→ **Required action**
All records after this line are to be returned verbatim.

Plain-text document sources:
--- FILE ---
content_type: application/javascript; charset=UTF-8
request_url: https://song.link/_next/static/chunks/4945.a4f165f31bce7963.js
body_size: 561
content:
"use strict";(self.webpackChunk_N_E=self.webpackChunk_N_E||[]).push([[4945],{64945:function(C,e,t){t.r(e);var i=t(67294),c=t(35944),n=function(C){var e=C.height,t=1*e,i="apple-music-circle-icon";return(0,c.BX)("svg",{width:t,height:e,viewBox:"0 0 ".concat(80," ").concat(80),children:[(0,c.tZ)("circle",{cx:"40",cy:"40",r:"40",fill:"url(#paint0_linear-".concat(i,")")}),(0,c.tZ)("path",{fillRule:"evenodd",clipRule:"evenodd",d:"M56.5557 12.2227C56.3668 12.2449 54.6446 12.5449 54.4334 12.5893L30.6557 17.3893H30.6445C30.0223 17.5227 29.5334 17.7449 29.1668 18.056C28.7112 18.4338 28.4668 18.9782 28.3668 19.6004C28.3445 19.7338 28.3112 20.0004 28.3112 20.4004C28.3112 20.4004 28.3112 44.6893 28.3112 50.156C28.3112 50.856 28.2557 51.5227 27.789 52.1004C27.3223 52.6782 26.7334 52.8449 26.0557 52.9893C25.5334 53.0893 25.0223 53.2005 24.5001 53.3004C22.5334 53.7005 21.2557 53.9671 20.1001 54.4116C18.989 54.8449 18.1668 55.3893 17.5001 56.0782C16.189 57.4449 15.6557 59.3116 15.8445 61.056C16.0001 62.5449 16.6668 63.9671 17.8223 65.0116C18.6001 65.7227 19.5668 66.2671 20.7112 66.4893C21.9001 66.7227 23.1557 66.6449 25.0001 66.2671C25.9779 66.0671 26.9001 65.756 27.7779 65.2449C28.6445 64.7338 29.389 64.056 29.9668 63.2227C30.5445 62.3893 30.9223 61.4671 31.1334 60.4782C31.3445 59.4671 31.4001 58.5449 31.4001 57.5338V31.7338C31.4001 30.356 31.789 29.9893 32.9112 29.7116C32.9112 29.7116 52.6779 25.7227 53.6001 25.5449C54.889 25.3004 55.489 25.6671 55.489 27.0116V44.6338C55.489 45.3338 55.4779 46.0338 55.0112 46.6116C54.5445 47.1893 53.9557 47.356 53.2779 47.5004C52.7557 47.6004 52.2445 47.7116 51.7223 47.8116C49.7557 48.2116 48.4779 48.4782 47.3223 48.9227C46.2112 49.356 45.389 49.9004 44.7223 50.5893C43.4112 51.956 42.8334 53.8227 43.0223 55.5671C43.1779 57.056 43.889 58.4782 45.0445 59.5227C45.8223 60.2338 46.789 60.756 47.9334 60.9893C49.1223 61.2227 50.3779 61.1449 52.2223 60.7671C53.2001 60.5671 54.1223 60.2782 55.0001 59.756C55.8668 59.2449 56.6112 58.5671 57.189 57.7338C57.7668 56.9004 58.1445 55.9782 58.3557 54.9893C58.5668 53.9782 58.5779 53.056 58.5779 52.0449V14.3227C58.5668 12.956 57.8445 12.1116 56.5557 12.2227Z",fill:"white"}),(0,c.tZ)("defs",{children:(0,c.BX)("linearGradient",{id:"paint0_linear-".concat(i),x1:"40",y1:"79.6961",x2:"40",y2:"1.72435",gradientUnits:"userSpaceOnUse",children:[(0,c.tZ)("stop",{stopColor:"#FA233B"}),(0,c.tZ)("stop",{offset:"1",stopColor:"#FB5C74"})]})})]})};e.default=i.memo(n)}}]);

→ **Answer to this exercise**
--- FILE ---
content_type: application/javascript; charset=UTF-8
request_url: https://song.link/_next/static/chunks/4945.a4f165f31bce7963.js
body_size: 561
content:
"use strict";(self.webpackChunk_N_E=self.webpackChunk_N_E||[]).push([[4945],{64945:function(C,e,t){t.r(e);var i=t(67294),c=t(35944),n=function(C){var e=C.height,t=1*e,i="apple-music-circle-icon";return(0,c.BX)("svg",{width:t,height:e,viewBox:"0 0 ".concat(80," ").concat(80),children:[(0,c.tZ)("circle",{cx:"40",cy:"40",r:"40",fill:"url(#paint0_linear-".concat(i,")")}),(0,c.tZ)("path",{fillRule:"evenodd",clipRule:"evenodd",d:"M56.5557 12.2227C56.3668 12.2449 54.6446 12.5449 54.4334 12.5893L30.6557 17.3893H30.6445C30.0223 17.5227 29.5334 17.7449 29.1668 18.056C28.7112 18.4338 28.4668 18.9782 28.3668 19.6004C28.3445 19.7338 28.3112 20.0004 28.3112 20.4004C28.3112 20.4004 28.3112 44.6893 28.3112 50.156C28.3112 50.856 28.2557 51.5227 27.789 52.1004C27.3223 52.6782 26.7334 52.8449 26.0557 52.9893C25.5334 53.0893 25.0223 53.2005 24.5001 53.3004C22.5334 53.7005 21.2557 53.9671 20.1001 54.4116C18.989 54.8449 18.1668 55.3893 17.5001 56.0782C16.189 57.4449 15.6557 59.3116 15.8445 61.056C16.0001 62.5449 16.6668 63.9671 17.8223 65.0116C18.6001 65.7227 19.5668 66.2671 20.7112 66.4893C21.9001 66.7227 23.1557 66.6449 25.0001 66.2671C25.9779 66.0671 26.9001 65.756 27.7779 65.2449C28.6445 64.7338 29.389 64.056 29.9668 63.2227C30.5445 62.3893 30.9223 61.4671 31.1334 60.4782C31.3445 59.4671 31.4001 58.5449 31.4001 57.5338V31.7338C31.4001 30.356 31.789 29.9893 32.9112 29.7116C32.9112 29.7116 52.6779 25.7227 53.6001 25.5449C54.889 25.3004 55.489 25.6671 55.489 27.0116V44.6338C55.489 45.3338 55.4779 46.0338 55.0112 46.6116C54.5445 47.1893 53.9557 47.356 53.2779 47.5004C52.7557 47.6004 52.2445 47.7116 51.7223 47.8116C49.7557 48.2116 48.4779 48.4782 47.3223 48.9227C46.2112 49.356 45.389 49.9004 44.7223 50.5893C43.4112 51.956 42.8334 53.8227 43.0223 55.5671C43.1779 57.056 43.889 58.4782 45.0445 59.5227C45.8223 60.2338 46.789 60.756 47.9334 60.9893C49.1223 61.2227 50.3779 61.1449 52.2223 60.7671C53.2001 60.5671 54.1223 60.2782 55.0001 59.756C55.8668 59.2449 56.6112 58.5671 57.189 57.7338C57.7668 56.9004 58.1445 55.9782 58.3557 54.9893C58.5668 53.9782 58.5779 53.056 58.5779 52.0449V14.3227C58.5668 12.956 57.8445 12.1116 56.5557 12.2227Z",fill:"white"}),(0,c.tZ)("defs",{children:(0,c.BX)("linearGradient",{id:"paint0_linear-".concat(i),x1:"40",y1:"79.6961",x2:"40",y2:"1.72435",gradientUnits:"userSpaceOnUse",children:[(0,c.tZ)("stop",{stopColor:"#FA233B"}),(0,c.tZ)("stop",{offset:"1",stopColor:"#FB5C74"})]})})]})};e.default=i.memo(n)}}]);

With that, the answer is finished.